> **Task requirements**
Express the records as a numbered list, starting at the line containing "Time of clock at [386,506,532,712]: 10:00" and continuing through the end of the records, both ends included. Omit blank lines and leave the pictures out of the answer.

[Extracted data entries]
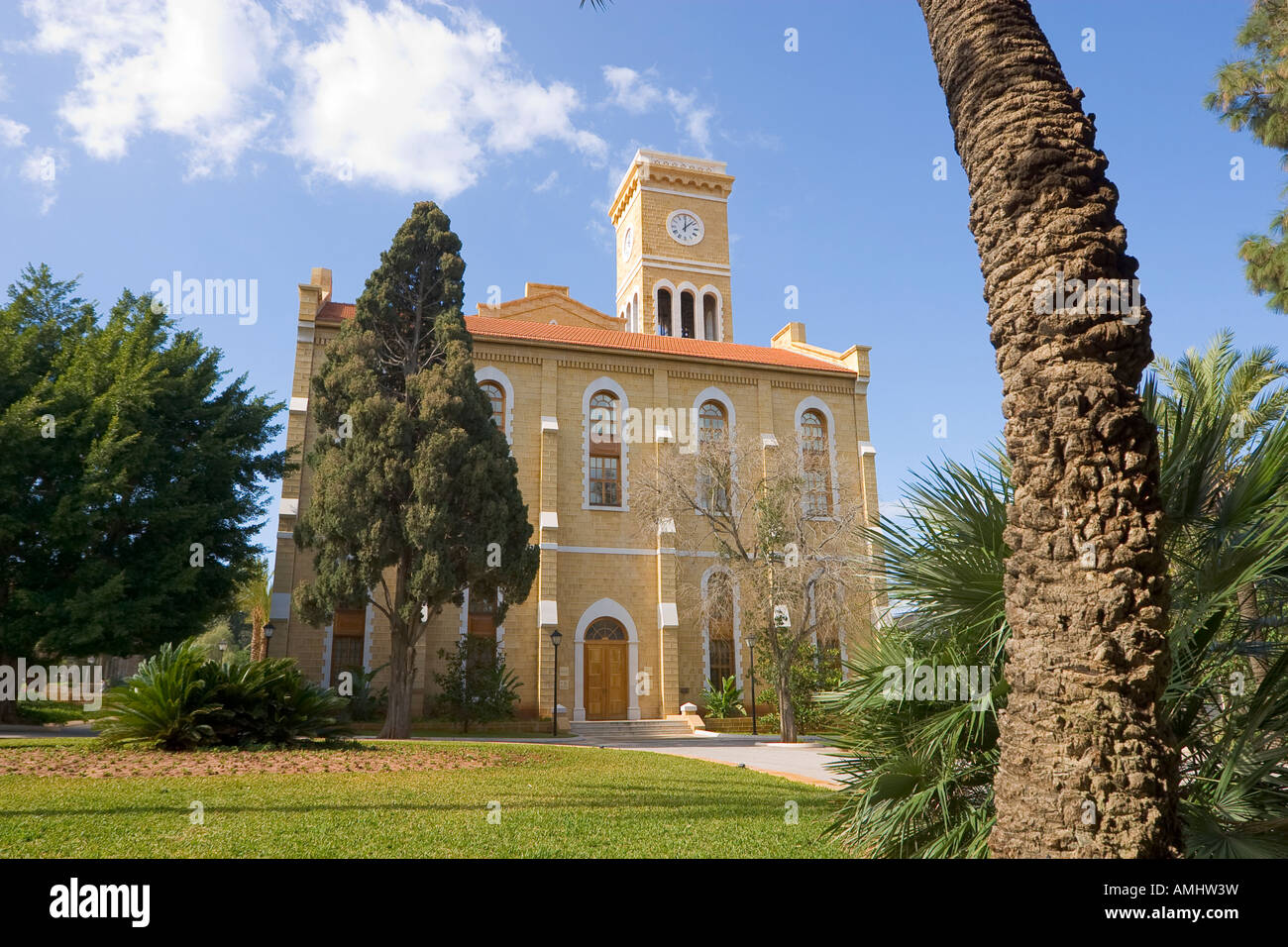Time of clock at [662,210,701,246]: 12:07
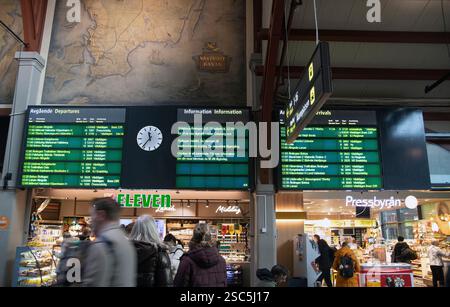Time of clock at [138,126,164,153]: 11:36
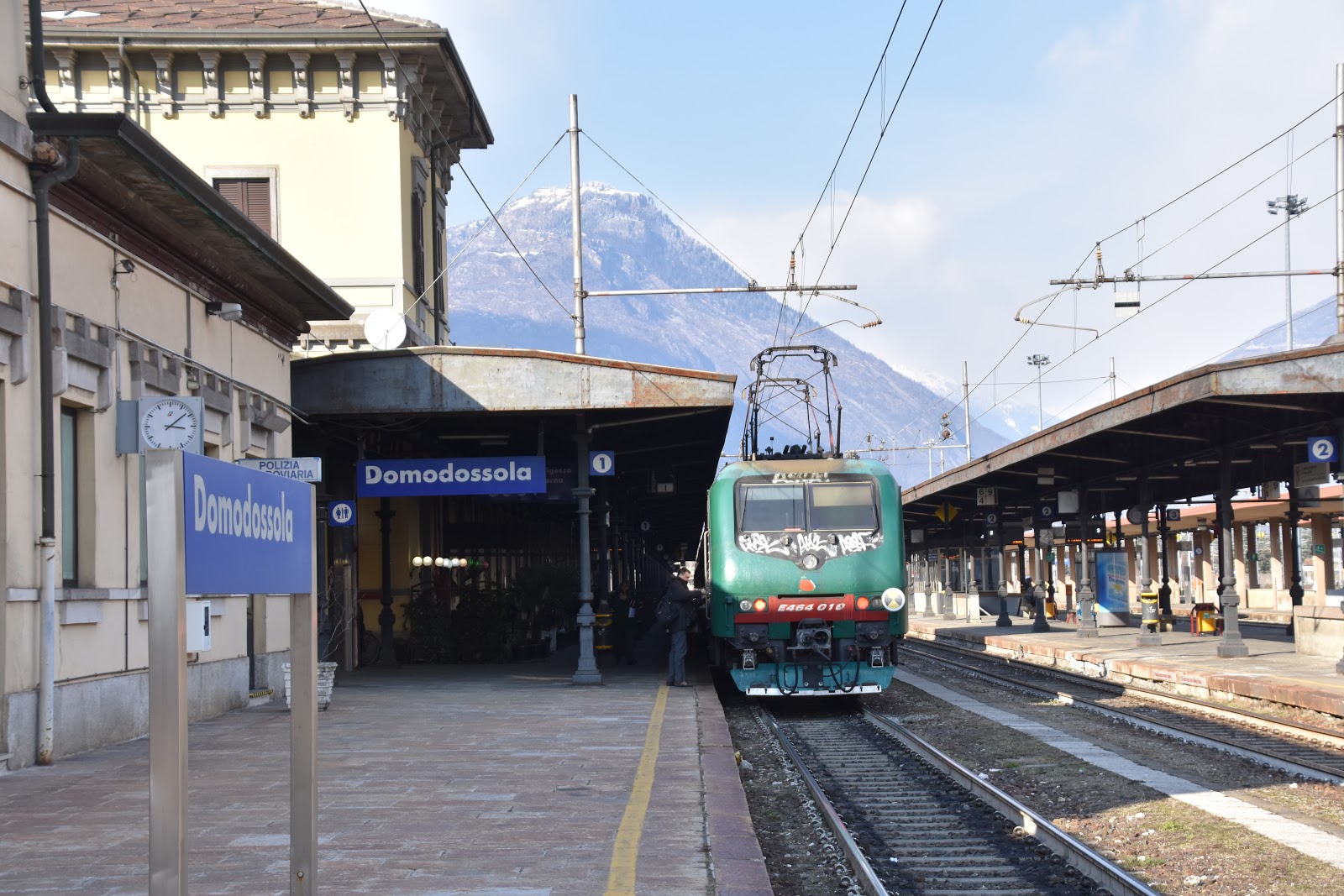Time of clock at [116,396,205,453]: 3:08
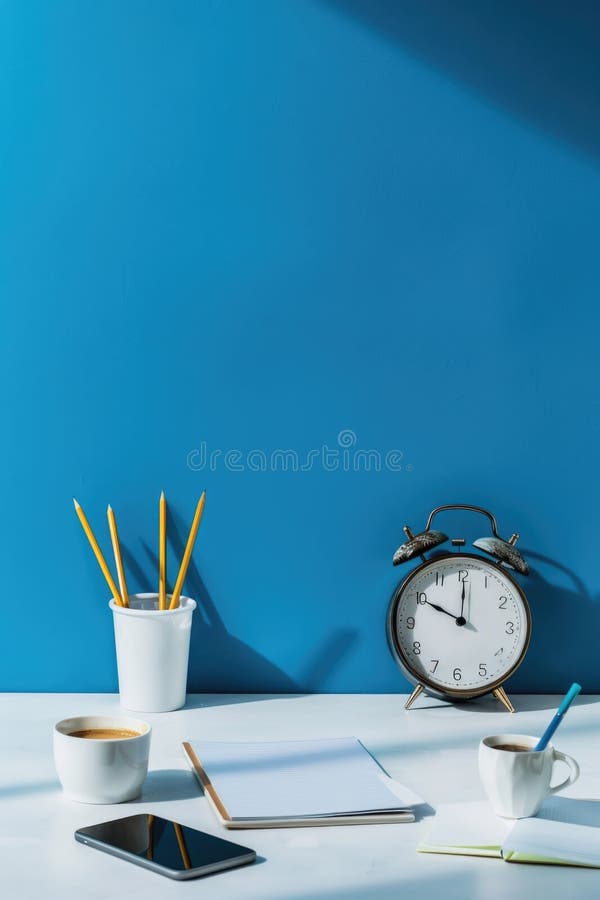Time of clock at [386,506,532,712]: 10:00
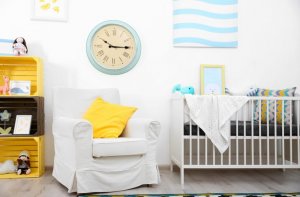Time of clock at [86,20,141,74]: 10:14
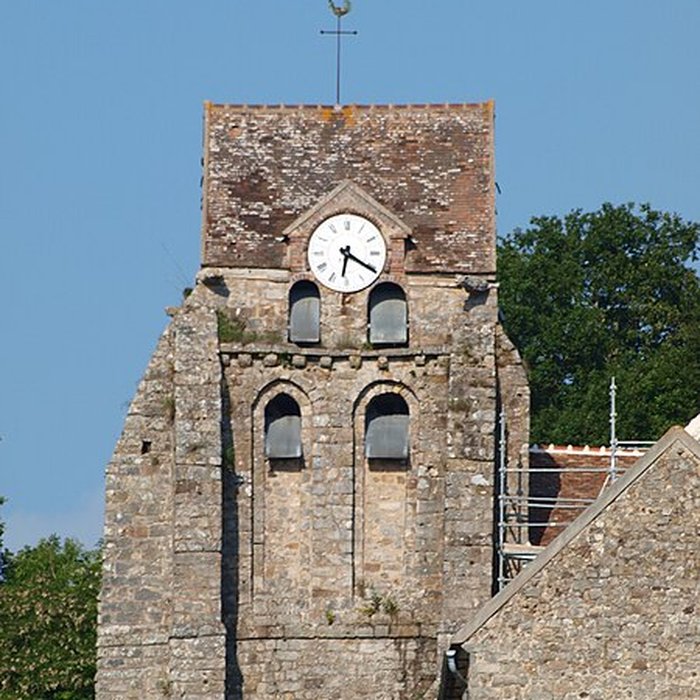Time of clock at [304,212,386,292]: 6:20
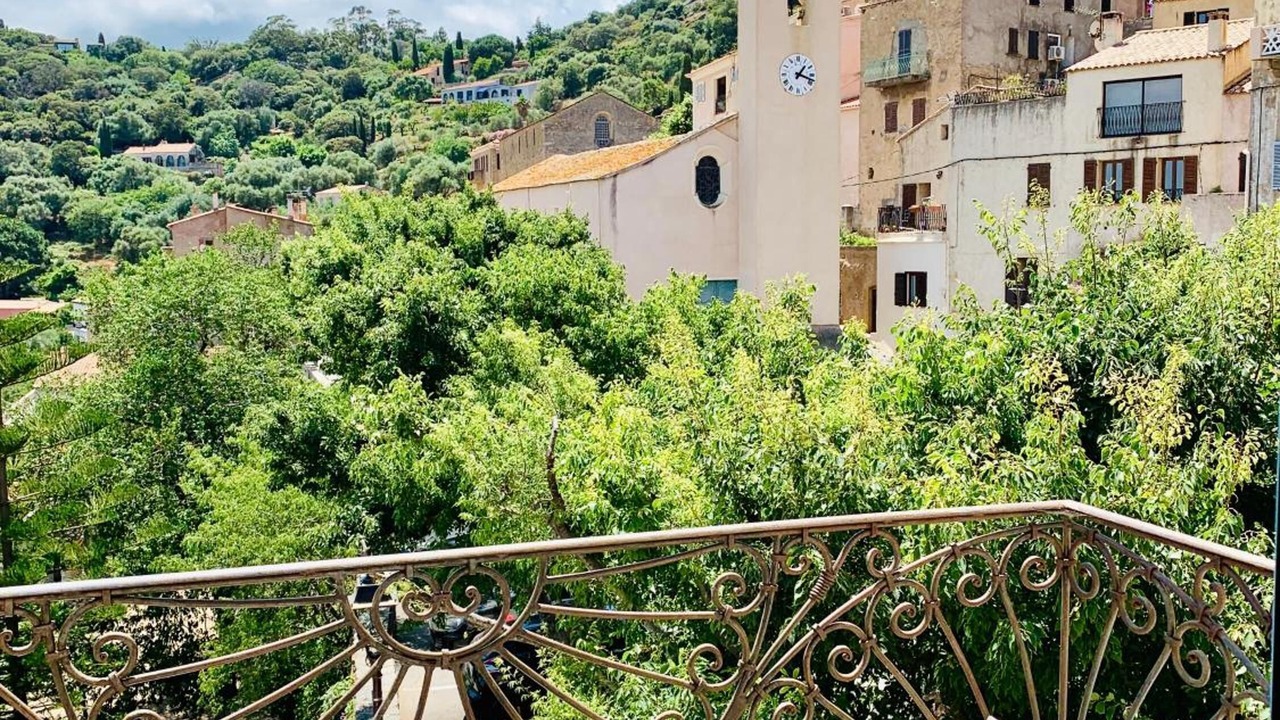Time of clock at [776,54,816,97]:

> **Solution to this problem**
1. Time of clock at [386,506,532,712]: 10:00
2. Time of clock at [86,20,141,74]: 10:14
3. Time of clock at [304,212,386,292]: 6:20
4. Time of clock at [776,54,816,97]:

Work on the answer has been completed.